Key property: emit suspends → producer cooperates with consumer (backpressure-friendly).


flowOf, asFlow — “simple sources”

  • flowOf(a, b, c) for known values.
  • list.asFlow() for turning iterables into flows.

Use them for operator pipelines, testing, and quick prototypes.


callbackFlow / channelFlow — “bridge callback/concurrent producers”

Use when values come from:

  • callback APIs
  • listeners (location updates, sensors)
  • multiple coroutines producing concurrently

Example bridging a callback:

fun locationUpdates(): Flow<Location> = callbackFlow {
    val callback = object : LocationCallback() {
        override fun onLocationResult(result: LocationResult) {
            trySend(result.lastLocation) // non-suspending
        }
    }
    client.requestLocationUpdates(request, callback, Looper.getMainLooper())

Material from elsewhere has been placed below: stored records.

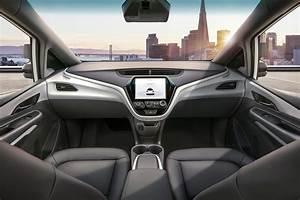 Cruise AV, GM's autonomous electric Bolt EV, to go into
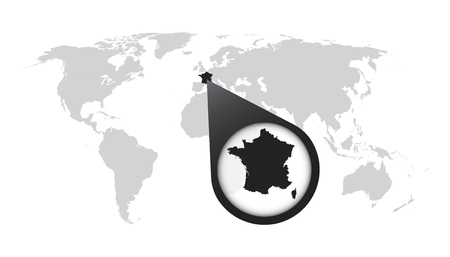 World map with zoom on taiwan map in loupe vector illustration world map with zoom on france map in loupe vector illustration in flat style gumiabroncs Images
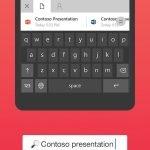 Microsoft's Hub Keyboard for iOS brings multitasking to the Keyboard 3
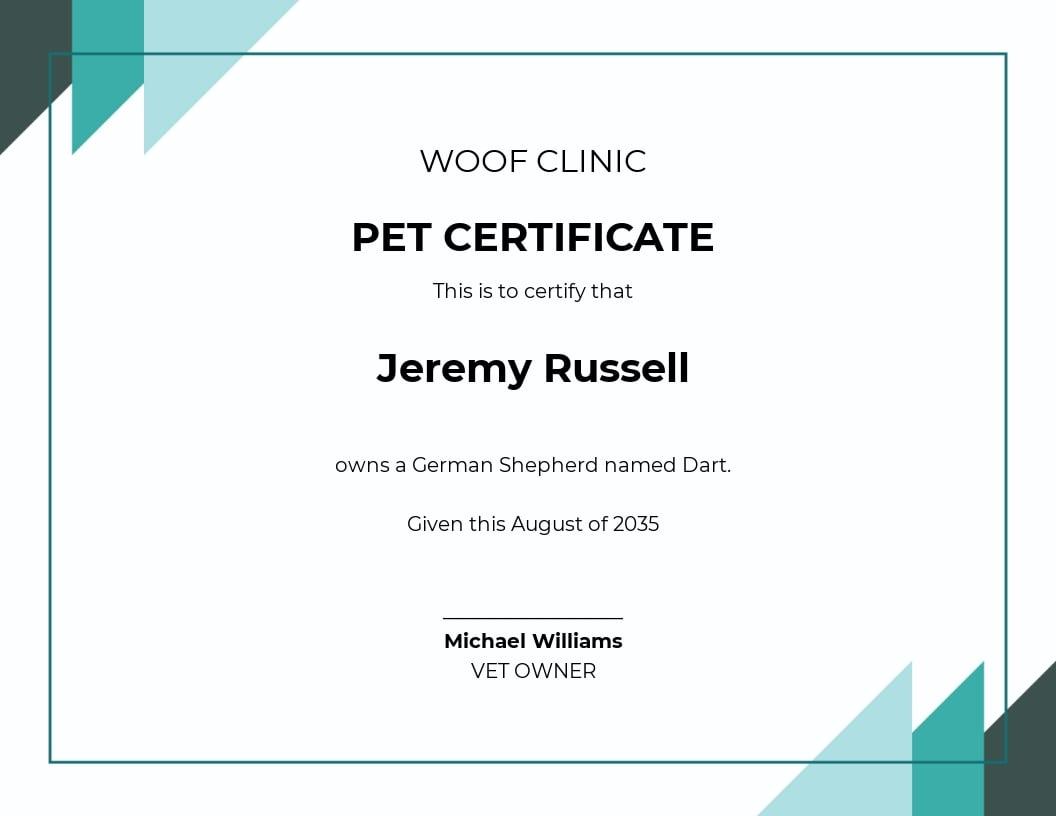 Certificate of Pet Ownership Template.jpe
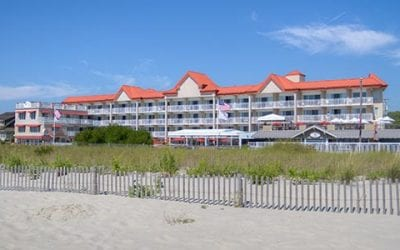 The Montreal Beach Resort Gets a New Look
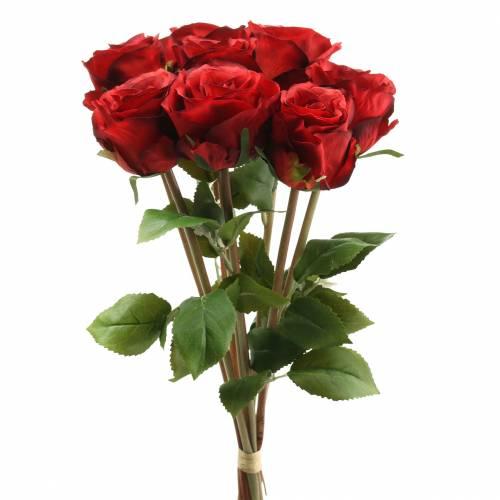 Rose im Bund künstlich Rot 36cm 8St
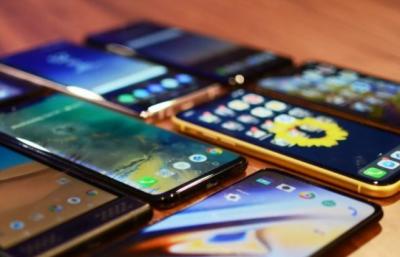 موبائل فون مہنگے، ڈیوٹی پر اور اضافہ, 3 منٹ سے زائد کی موبائل کال پر ڈیوٹی نافذ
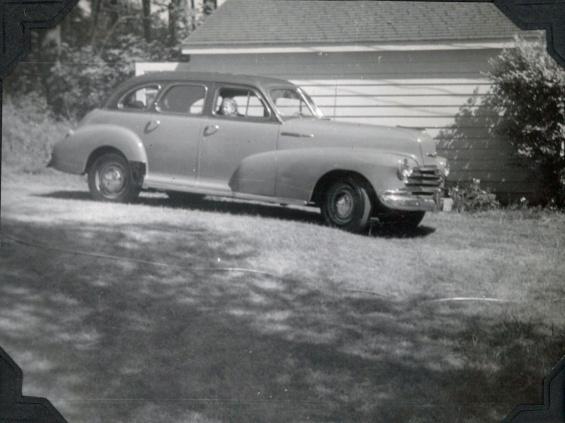 1948-50s-138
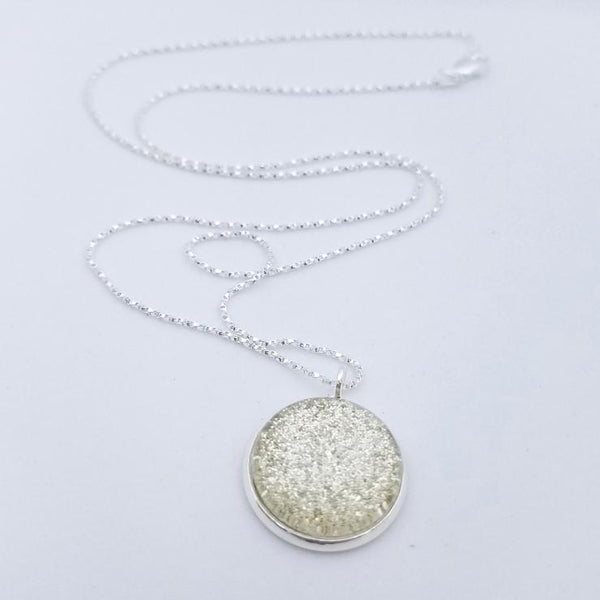 Shimmer Champagne Necklace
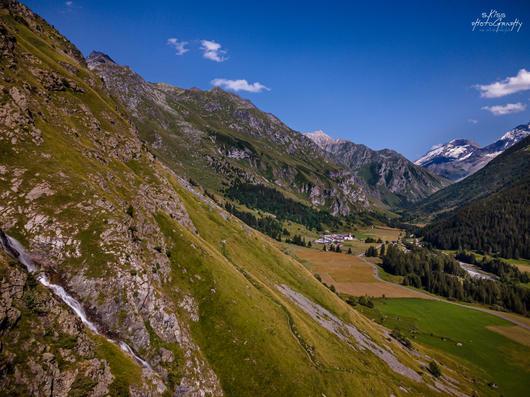 La Vanoise - Proche de Bonneval sur Arc - Savoie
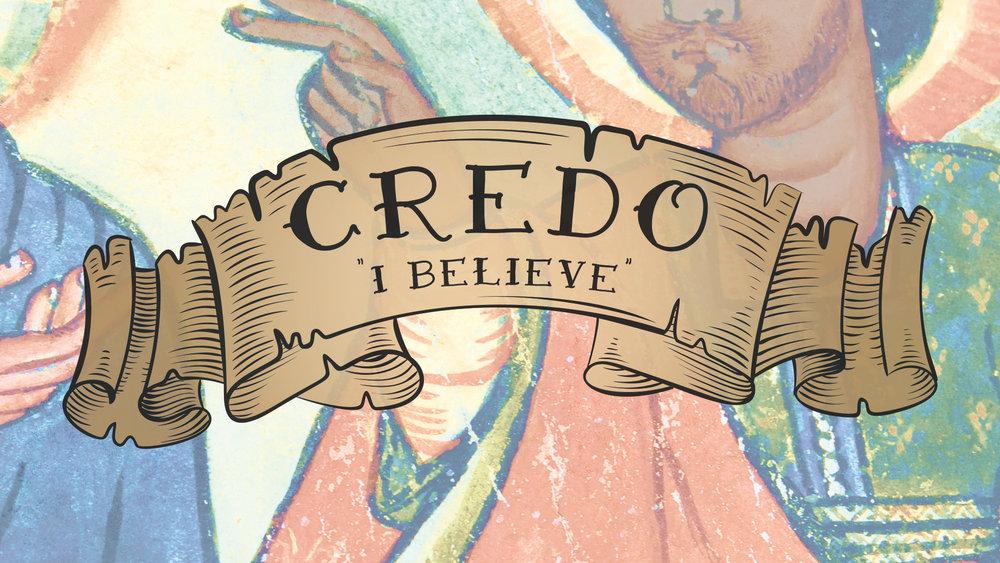Credo-(no-bar).jpg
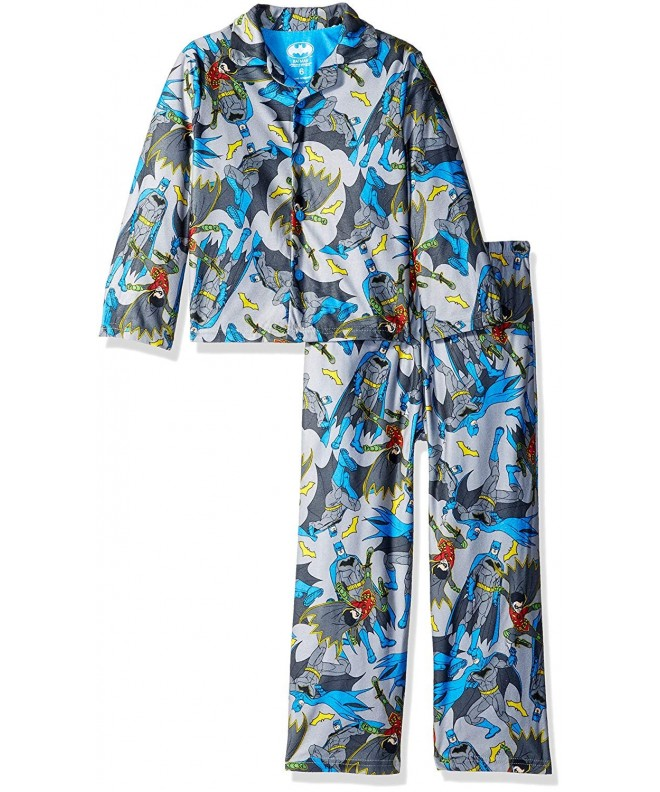 DC Comics Batman 2 Piece Pajama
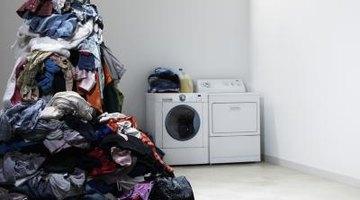 The Breaker Turns off When the Washing Machine Runs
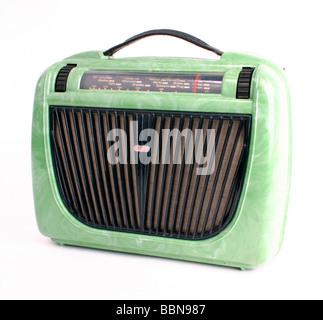 broadcast, radio, radio sets, portable radio 6 D 71, made by VEB Stern-Radio Berlin, GDR, 1953, historic, historical, - Stock Photo
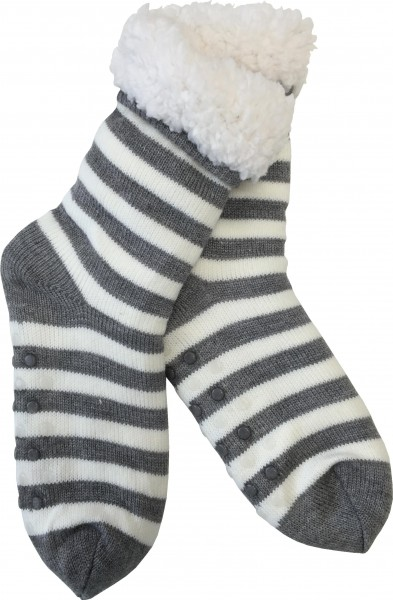 Goldline Hüttensocken Nr. 29 ABS - Socken Norway-Style Stoppersocken Kuschelsocken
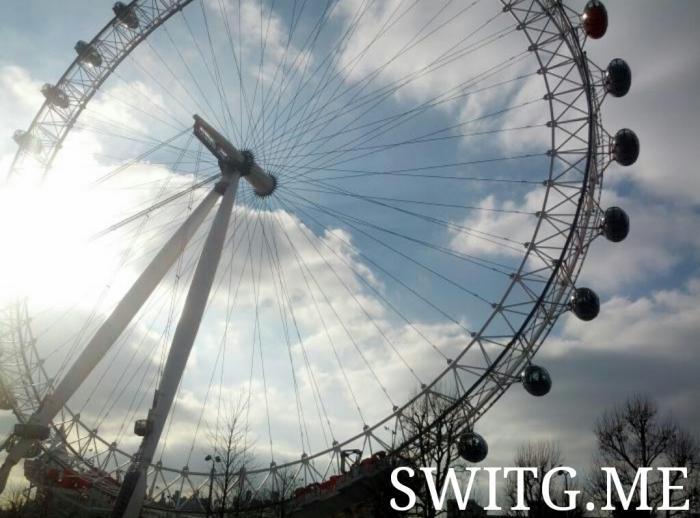 s'expatrier à Londres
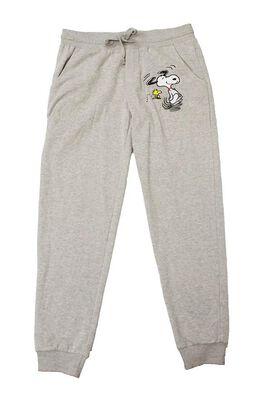 Peanuts Snoopy Best Friends Lounge Pants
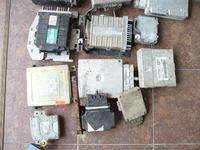 [Sprzedam] Sterowniki silnik�w samochodowych, centralki alarmowe, air bag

    awaitClose { client.removeLocationUpdates(callback) }
}

Why callbackFlow exists:

  • it gives you a safe lifecycle boundary (awaitClose)
  • it gives you a channel under the hood so you can emit from non-suspending callbacks

Flow Operators

Instead of listing operators alphabetically, we’ll group them by intent, and for each operator we’ll discuss:

  • What it guarantees
  • What it does not
  • Where it’s typically used

Transforming values

map

Property: 1-to-1 transformation, preserves order, does not change timing.
Use when: you want to convert domain → UI, parse, or compute derived values.

val uiModels = usersFlow.map { it.toUiModel() }


transform

Property: can emit 0…N values per input; you control emission.
Use when: mapping isn’t enough—e.g., emit intermediate states or conditionally emit.

flowOf("a", "bb").transform { s ->
    emit(s.length)
    if (s.length > 1) emit(-1)
}


scan (a.k.a. running reduce)

Property: emits accumulated state on every element.
Use when: build state progressively (great for reducers / MVI).

val runningTotal = flowOf(1,2,3).scan(0) { acc, v -> acc + v }
// emits: 0,1,3,6


runningReduce

Same idea as scan but without an initial value.


Filtering and shaping the stream

filter

Property: drops elements that don’t match predicate.
Use when: remove noise, enforce constraints.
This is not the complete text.